[Exercise objective]
Write out the records once more, exactly as given.

[Given records]

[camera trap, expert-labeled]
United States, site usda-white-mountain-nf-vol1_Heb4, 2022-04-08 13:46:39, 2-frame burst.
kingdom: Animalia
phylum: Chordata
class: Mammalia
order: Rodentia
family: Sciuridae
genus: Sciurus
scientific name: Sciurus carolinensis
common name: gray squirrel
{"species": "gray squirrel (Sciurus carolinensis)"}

[/Given records]

[Exercise output]
[camera trap, expert-labeled]
United States, site usda-white-mountain-nf-vol1_Heb4, 2022-04-08 13:46:39, 2-frame burst.
kingdom: Animalia
phylum: Chordata
class: Mammalia
order: Rodentia
family: Sciuridae
genus: Sciurus
scientific name: Sciurus carolinensis
common name: gray squirrel
{"species": "gray squirrel (Sciurus carolinensis)"}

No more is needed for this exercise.